Page excerpt.
__________________________________________________

Thoughts on Being a Career Sell-Out, Part 3

Three months ago, I turned 30 years old. A month before my 30th birthday, I ended my ten-year career as an external union organizer, ending my decade-long quest of long hours, long months, long years finding pissed off workers and leading them to fight for and win labor unions at their workplaces.

The labor movement got me started young.

When I think back to how my political journey all started, I see mental vignettes with sometimes incredible detail. In no particular order, I see a thousand “Occupy Los Angeles” protestors attempting to enter the city’s ports, up and clashing against a line of hundreds of police, dozens of armored vehicles, and more flares and tear gas lighting up the early morning sky than I can possibly count. I see the condensation of my breath in the cold winter air, inside my tent, which I know is surrounded by dozens of other tents — we are at the University of California, Davis, occupying our campus’ quad, protesting tuition hikes. Later that night, I would awaken suddenly to the sound of the fabric of my tent tearing, counter-protestors using what in my memory are long knives to cut up our tents. I felt so much terror. Other memories are less violent/destructive, of course. Not everything was broken windows. I remember a planning meeting, five close friends way too drunk, trying to figure out how to start a campus chapter of the Democratic Socialists of America, and feeling so close, so much love, knowing in my heart that I’d never lose touch with my four other comrades.

I remember these vignettes (& more) with lots of detail — but more than a decade later, I confess that on a visceral level, it all… *feels* distant. (I confess that of the four comrades I started a campus chapter of the Democratic Socialists of America with, today I’m only in touch with one, and not closely.)

__________________________________________________

Exercise instructions.
a) List every movement, institution, and organization that the essay about leaving union organizing names with a proper name.
b) Continue the essay about leaving union organizing from the point where it stops.

Material provided.
__________________________________________________

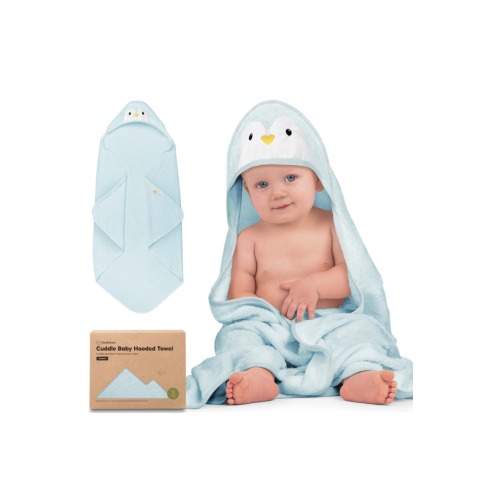 Cuddle Baby Hooded Towel, Medium - Penguin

__________________________________________________

Results of the tasks.
a)
- Occupy Los Angeles
- University of California, Davis
- Democratic Socialists of America

b)
Which is strange to me. These mental vignettes represent some of the most powerful, soul-defining moments of my life — and, like, I *lived* these experiences. These experiences once felt way beyond deep, and I felt so powerfully connected with them, and I felt defined by them, deep into my nerve-endings.

***

In 2011, terms like “social justice warrior” existed, but the term wasn’t as pervasive in the culture as it is now. Same thing with the word “woke.” Back then, we were the ones defining what it meant to be a woke social justice warrior.

In 2011, 18y.o. Ian was full of rage. For a brief moment, I had green hair. I spouted blunt, angry diatribes that people who watch Fox News would have thought I would make.

Nowadays, I find young woke social justice warriors’ analysis of the world to be naive and simple. Sometimes I find young woke social justice warrior’s analysis to be a little stupid.

But the rage. The being of it. The being *in it*. That was real. I miss that.

Sometimes, 30y.o. me — with his stable union communications job, with his political media business, making more money than he ever could have imagined as a kid, comfortable and more-or-less at peace — looks at the world, the world with all its death and inequities and meaningless and gratuitous displays of totalizing domination, and says, how are we not angry? How am I not as angry as I used to be?

Collectively, it feels strange that we are as calm as we are.

***

My well-earned cynicism with The-Thing-Of-It-All aside, I still (perhaps too) sincerely believe that workers forming unions is the strongest structural way we have to fight back. Capital has Capital; normal working folk only have one another and the social structures we build together. External union campaigns that focus on hundreds or thousands of workers at a time — as opposed to political campaigns that have to focus on hundreds of thousands or millions of people — have much more potential to be transformative, as by necessity an external union organizer has to have lots of long-form conversations with a limited number of people over an extended but finite period of time.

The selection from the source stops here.